Wednesday, February 17, 2010

Did The Stimulus Place A Burden On The States?

The WSJ had an editorial titled The States and the Stimulus
How a supposed boon has become a fiscal burden
.
"...stimulus dollars came with strings attached that are now causing enormous budget headaches. Many environmental grants have matching requirements, so to get a federal dollar, states and cities had to spend a dollar even when they were facing huge deficits. The new construction projects built with federal funds also have federal Davis-Bacon wage requirements that raise state building costs to pay inflated union salaries.

Worst of all, at the behest of the public employee unions, Congress imposed "maintenance of effort" spending requirements on states. These federal laws prohibit state legislatures from cutting spending on 15 programs, from road building to welfare, if the state took even a dollar of stimulus cash for these purposes."

----------

__Task list__.
**a.** In the post about the stimulus and the states, on how many programs do the "maintenance of effort" rules bar state legislatures from cutting spending?
**b.** Extend the post about the stimulus and the states, picking up after its final sentence.

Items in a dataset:
----------

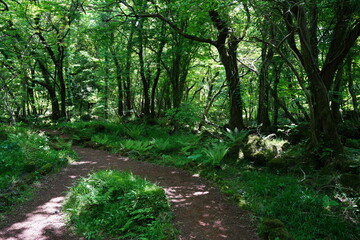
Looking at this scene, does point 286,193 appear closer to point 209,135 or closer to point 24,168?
point 209,135

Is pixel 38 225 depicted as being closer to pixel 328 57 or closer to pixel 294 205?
pixel 294 205

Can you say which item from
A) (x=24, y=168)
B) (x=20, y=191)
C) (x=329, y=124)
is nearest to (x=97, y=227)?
(x=20, y=191)

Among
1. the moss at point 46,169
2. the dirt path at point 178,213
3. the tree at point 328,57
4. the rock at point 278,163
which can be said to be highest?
the tree at point 328,57

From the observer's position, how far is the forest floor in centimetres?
341

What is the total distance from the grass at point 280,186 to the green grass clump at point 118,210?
63.3 inches

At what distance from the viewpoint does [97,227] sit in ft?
11.8

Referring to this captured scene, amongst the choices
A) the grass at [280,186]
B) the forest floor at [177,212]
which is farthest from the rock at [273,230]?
the forest floor at [177,212]

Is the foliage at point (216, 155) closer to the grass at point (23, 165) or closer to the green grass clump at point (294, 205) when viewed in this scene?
the green grass clump at point (294, 205)

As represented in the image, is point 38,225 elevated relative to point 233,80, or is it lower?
lower

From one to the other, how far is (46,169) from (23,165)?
55 cm

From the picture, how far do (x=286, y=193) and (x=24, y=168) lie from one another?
6300 mm

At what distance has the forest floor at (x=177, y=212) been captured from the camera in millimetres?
3414

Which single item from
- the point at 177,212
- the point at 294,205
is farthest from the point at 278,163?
the point at 177,212

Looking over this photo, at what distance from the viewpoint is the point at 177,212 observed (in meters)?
3.97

----------

__Answers for the exercise__.
**a.** Fifteen programs, from road building to welfare.

**b.**
"A study by the Evergreen Freedom Foundation in Seattle found that "because Washington state lawmakers accepted $820 million in education stimulus dollars, only 9 percent of the state's $6.8 billion K-12 budget is eligible for reductions in fiscal year 2010 or 2011." More than 85% of Washington state's Medicaid budget is exempt from cuts and nearly 75% of college funding is off the table. It's bad enough that Congress can't balance its own budget, but now it is making it nearly impossible for states to balance theirs."